[Direction]
Reproduce the data exactly and drop any pictures it holds.

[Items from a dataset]
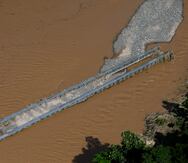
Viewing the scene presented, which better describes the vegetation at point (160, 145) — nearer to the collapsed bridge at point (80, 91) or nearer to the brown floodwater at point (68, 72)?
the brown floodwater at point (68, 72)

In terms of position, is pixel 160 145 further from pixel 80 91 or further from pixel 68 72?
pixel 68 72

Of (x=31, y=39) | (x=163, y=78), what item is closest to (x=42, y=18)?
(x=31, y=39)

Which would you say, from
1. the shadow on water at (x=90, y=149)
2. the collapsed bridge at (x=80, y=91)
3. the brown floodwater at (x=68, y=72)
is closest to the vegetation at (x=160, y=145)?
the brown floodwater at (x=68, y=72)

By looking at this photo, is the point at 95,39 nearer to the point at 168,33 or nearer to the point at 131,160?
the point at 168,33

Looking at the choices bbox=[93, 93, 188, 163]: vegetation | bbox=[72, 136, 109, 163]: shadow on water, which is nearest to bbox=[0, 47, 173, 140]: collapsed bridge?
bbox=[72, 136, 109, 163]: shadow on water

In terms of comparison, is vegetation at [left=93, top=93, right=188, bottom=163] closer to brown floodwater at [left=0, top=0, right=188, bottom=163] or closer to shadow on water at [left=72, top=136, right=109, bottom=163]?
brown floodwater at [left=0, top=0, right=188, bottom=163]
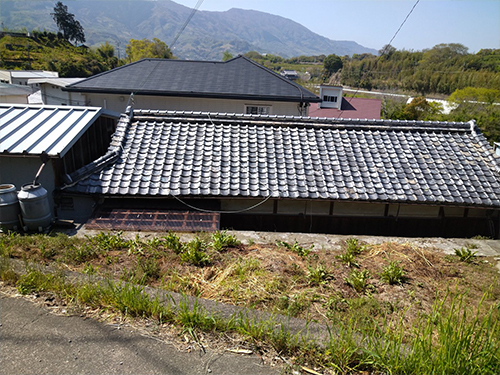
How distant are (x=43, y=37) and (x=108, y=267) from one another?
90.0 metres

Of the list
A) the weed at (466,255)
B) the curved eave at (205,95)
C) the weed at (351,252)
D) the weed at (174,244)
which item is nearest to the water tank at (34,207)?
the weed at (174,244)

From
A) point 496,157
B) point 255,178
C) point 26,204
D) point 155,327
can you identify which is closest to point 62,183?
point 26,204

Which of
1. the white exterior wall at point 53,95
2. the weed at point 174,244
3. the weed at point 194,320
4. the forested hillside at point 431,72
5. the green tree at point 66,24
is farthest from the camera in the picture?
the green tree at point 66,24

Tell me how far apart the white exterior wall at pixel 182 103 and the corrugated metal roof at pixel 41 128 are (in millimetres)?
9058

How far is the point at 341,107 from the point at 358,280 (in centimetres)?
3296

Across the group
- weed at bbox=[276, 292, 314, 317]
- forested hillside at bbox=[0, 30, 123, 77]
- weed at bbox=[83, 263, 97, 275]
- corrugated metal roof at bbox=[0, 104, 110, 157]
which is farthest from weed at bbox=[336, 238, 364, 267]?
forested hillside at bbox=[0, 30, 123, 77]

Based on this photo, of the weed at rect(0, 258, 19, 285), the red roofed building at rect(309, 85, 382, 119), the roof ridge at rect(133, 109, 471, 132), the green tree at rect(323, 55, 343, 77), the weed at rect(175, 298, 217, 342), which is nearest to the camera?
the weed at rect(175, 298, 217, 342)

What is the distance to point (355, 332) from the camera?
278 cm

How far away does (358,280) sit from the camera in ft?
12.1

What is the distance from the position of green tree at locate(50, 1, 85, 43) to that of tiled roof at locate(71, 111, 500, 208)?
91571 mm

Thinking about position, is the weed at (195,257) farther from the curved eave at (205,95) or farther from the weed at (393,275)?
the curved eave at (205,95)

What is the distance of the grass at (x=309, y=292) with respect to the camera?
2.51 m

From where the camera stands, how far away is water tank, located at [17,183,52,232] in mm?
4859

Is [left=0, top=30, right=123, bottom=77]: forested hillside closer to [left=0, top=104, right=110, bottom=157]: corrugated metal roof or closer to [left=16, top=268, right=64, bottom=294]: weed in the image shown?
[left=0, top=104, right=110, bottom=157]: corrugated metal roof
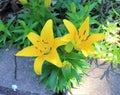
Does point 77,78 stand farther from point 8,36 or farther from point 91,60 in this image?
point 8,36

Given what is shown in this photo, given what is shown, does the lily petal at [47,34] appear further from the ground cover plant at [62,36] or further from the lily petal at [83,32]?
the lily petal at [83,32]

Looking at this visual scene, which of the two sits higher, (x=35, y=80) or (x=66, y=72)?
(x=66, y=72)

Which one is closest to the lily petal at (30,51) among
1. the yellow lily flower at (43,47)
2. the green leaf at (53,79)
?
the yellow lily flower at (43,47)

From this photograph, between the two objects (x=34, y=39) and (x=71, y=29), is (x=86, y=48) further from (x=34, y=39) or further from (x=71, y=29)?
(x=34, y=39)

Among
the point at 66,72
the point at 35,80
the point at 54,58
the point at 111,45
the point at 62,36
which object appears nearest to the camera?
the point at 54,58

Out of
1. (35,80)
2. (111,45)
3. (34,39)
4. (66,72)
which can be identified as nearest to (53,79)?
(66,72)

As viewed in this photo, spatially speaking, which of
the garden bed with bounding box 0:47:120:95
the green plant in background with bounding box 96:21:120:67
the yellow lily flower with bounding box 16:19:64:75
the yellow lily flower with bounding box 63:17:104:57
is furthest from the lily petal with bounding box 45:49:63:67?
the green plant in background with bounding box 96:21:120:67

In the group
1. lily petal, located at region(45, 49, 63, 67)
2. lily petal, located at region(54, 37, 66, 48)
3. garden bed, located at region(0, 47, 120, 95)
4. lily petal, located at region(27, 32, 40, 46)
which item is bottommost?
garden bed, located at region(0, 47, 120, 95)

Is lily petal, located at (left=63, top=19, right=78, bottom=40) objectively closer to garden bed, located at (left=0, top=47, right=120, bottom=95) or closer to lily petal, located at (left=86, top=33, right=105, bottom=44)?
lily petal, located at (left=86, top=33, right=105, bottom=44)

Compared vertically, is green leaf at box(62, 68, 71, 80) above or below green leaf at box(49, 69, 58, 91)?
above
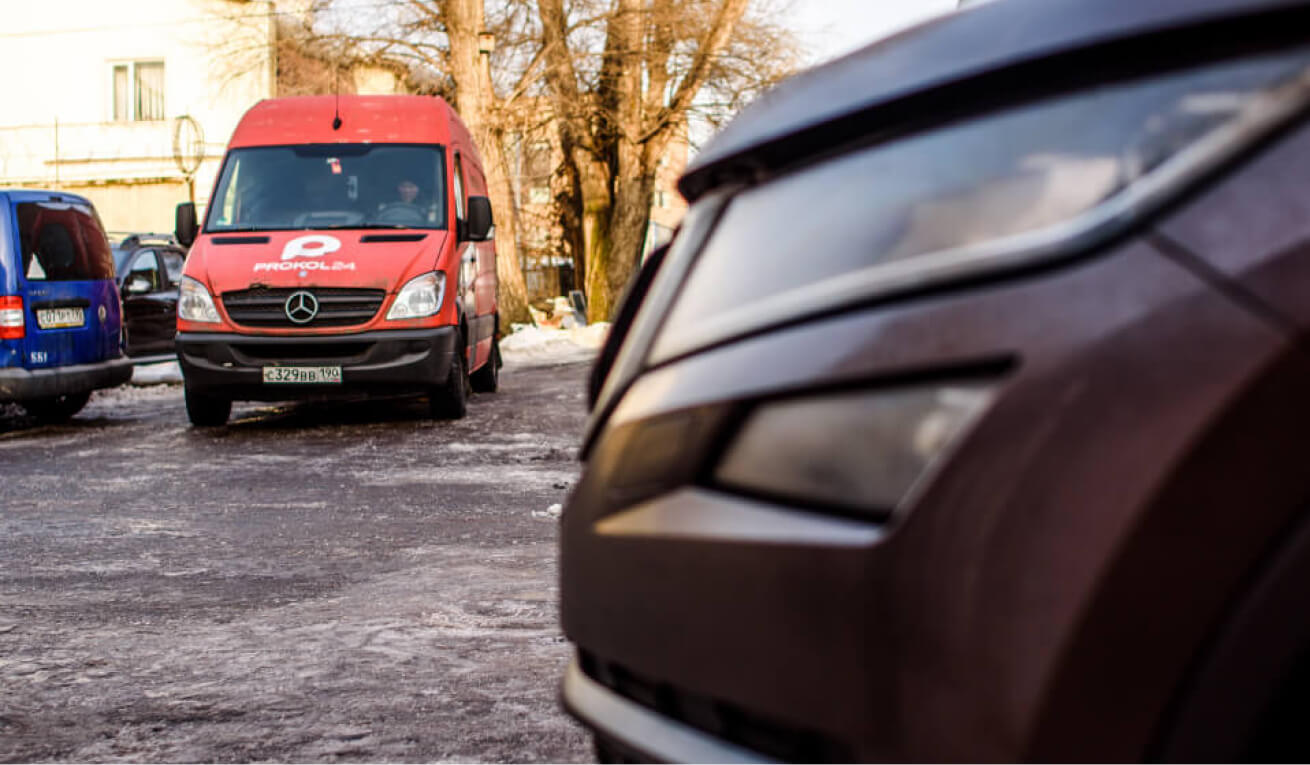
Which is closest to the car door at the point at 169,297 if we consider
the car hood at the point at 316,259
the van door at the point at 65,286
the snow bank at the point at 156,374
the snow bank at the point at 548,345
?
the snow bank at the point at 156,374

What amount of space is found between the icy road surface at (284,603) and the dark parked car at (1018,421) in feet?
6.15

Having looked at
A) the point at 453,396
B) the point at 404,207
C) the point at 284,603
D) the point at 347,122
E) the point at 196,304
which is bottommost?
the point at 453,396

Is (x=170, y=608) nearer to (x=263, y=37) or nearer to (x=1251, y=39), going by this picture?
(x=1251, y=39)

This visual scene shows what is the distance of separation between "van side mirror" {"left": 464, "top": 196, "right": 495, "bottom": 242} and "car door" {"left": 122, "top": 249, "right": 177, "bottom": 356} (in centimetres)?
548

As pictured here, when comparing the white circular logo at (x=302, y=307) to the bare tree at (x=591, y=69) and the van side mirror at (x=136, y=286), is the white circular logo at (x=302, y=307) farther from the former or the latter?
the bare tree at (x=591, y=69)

[Exercise solution]
Viewing the scene presented, which better describes the vegetation at point (160, 145) — nearer to the collapsed bridge at point (80, 91) or nearer to the brown floodwater at point (68, 72)?
the brown floodwater at point (68, 72)

In terms of position, is pixel 160 145 further from pixel 80 91 or further from pixel 68 72?
pixel 68 72

Of (x=31, y=39) | (x=163, y=78), what item is closest to (x=42, y=18)?
(x=31, y=39)

Which would you say, from
1. the shadow on water at (x=90, y=149)
2. the collapsed bridge at (x=80, y=91)
3. the brown floodwater at (x=68, y=72)
is closest to the vegetation at (x=160, y=145)?
the brown floodwater at (x=68, y=72)

By looking at this photo, is the point at 95,39 nearer to the point at 168,33 or nearer to the point at 131,160?
the point at 168,33

Looking at the choices bbox=[93, 93, 188, 163]: vegetation | bbox=[72, 136, 109, 163]: shadow on water, which is nearest to bbox=[0, 47, 173, 140]: collapsed bridge?
bbox=[72, 136, 109, 163]: shadow on water

In terms of comparison, is vegetation at [left=93, top=93, right=188, bottom=163] closer to brown floodwater at [left=0, top=0, right=188, bottom=163] or closer to shadow on water at [left=72, top=136, right=109, bottom=163]?
brown floodwater at [left=0, top=0, right=188, bottom=163]
How distant are (x=43, y=37) and (x=108, y=267) from one another?
90.0 metres

Of the list
A) the weed at (466,255)
B) the curved eave at (205,95)
C) the weed at (351,252)
D) the weed at (174,244)
which item is nearest to the water tank at (34,207)?
the weed at (174,244)

From
A) point 496,157
B) point 255,178
C) point 26,204
D) point 155,327
can you identify which is closest to point 62,183?
point 26,204

Which of
1. the white exterior wall at point 53,95
2. the weed at point 174,244
3. the weed at point 194,320
4. the forested hillside at point 431,72
5. the green tree at point 66,24
is farthest from the camera in the picture?
the green tree at point 66,24

Tell me how far apart the white exterior wall at pixel 182 103 and the corrugated metal roof at pixel 41 128 are (in millimetres)?
9058

How far is the point at 341,107 from the point at 358,280 (in centimetres)?
3296

Across the group
- weed at bbox=[276, 292, 314, 317]
- forested hillside at bbox=[0, 30, 123, 77]
- weed at bbox=[83, 263, 97, 275]
- corrugated metal roof at bbox=[0, 104, 110, 157]
which is farthest from weed at bbox=[336, 238, 364, 267]?
forested hillside at bbox=[0, 30, 123, 77]

Based on this photo, of the weed at rect(0, 258, 19, 285), the red roofed building at rect(309, 85, 382, 119), the roof ridge at rect(133, 109, 471, 132), the green tree at rect(323, 55, 343, 77), the weed at rect(175, 298, 217, 342), which is nearest to the camera?
the weed at rect(175, 298, 217, 342)

What is the distance to point (355, 332) from the camera?
278 cm

How far away does (358,280) sit from the camera in ft?
12.1

What is the distance from the position of green tree at locate(50, 1, 85, 43) to that of tiled roof at locate(71, 111, 500, 208)?
91571 mm

Thinking about position, is the weed at (195,257) farther from the curved eave at (205,95) or farther from the weed at (393,275)?
the curved eave at (205,95)

What is the distance of the grass at (x=309, y=292) with respect to the camera?
2.51 m

From where the camera stands, how far away is water tank, located at [17,183,52,232] in mm?
4859

Is [left=0, top=30, right=123, bottom=77]: forested hillside closer to [left=0, top=104, right=110, bottom=157]: corrugated metal roof or closer to [left=16, top=268, right=64, bottom=294]: weed in the image shown?
[left=0, top=104, right=110, bottom=157]: corrugated metal roof
Does point 77,78 stand farther from point 8,36 or farther from point 91,60 in this image?
point 8,36

Given what is shown in this photo, given what is shown, does the lily petal at [47,34] appear further from the ground cover plant at [62,36] or further from the lily petal at [83,32]?
the lily petal at [83,32]

Looking at this visual scene, which of the two sits higher, (x=35, y=80) or (x=66, y=72)?
(x=66, y=72)

Which one is closest to the lily petal at (30,51) among
1. the yellow lily flower at (43,47)
2. the green leaf at (53,79)
?
the yellow lily flower at (43,47)

From this photograph, between the two objects (x=34, y=39) and (x=71, y=29), is (x=86, y=48) further from (x=34, y=39) or further from (x=71, y=29)?
(x=34, y=39)

Among
the point at 66,72
the point at 35,80
the point at 54,58
the point at 111,45
the point at 62,36
which object appears nearest to the camera?
the point at 54,58

Out of
1. (35,80)
2. (111,45)
3. (34,39)
4. (66,72)
which can be identified as nearest to (53,79)?
(66,72)

As viewed in this photo, spatially speaking, which of
the garden bed with bounding box 0:47:120:95
the green plant in background with bounding box 96:21:120:67
the yellow lily flower with bounding box 16:19:64:75
the yellow lily flower with bounding box 63:17:104:57
is furthest from the lily petal with bounding box 45:49:63:67?
the green plant in background with bounding box 96:21:120:67

In the group
1. lily petal, located at region(45, 49, 63, 67)
2. lily petal, located at region(54, 37, 66, 48)
3. garden bed, located at region(0, 47, 120, 95)
4. lily petal, located at region(27, 32, 40, 46)
which item is bottommost?
garden bed, located at region(0, 47, 120, 95)

Is lily petal, located at (left=63, top=19, right=78, bottom=40) objectively closer to garden bed, located at (left=0, top=47, right=120, bottom=95) or closer to lily petal, located at (left=86, top=33, right=105, bottom=44)?
lily petal, located at (left=86, top=33, right=105, bottom=44)

Compared vertically, is green leaf at box(62, 68, 71, 80) above or below green leaf at box(49, 69, 58, 91)?
above
Which is closest to the car door at the point at 169,297 if we consider
the car hood at the point at 316,259
the van door at the point at 65,286
the snow bank at the point at 156,374
the snow bank at the point at 548,345
?
the snow bank at the point at 156,374

What amount of space is found between the icy road surface at (284,603) and the dark parked car at (1018,421) in feet?
6.15

Having looked at
A) the point at 453,396
B) the point at 404,207
C) the point at 284,603
D) the point at 347,122
E) the point at 196,304
which is bottommost?
the point at 453,396

Is (x=170, y=608) nearer to (x=263, y=37) or nearer to (x=1251, y=39), going by this picture?
(x=1251, y=39)

This visual scene shows what is the distance of separation between "van side mirror" {"left": 464, "top": 196, "right": 495, "bottom": 242} and "car door" {"left": 122, "top": 249, "right": 177, "bottom": 356} (in centimetres)?
548

As pictured here, when comparing the white circular logo at (x=302, y=307) to the bare tree at (x=591, y=69) and the van side mirror at (x=136, y=286), is the white circular logo at (x=302, y=307) farther from the former or the latter?
the bare tree at (x=591, y=69)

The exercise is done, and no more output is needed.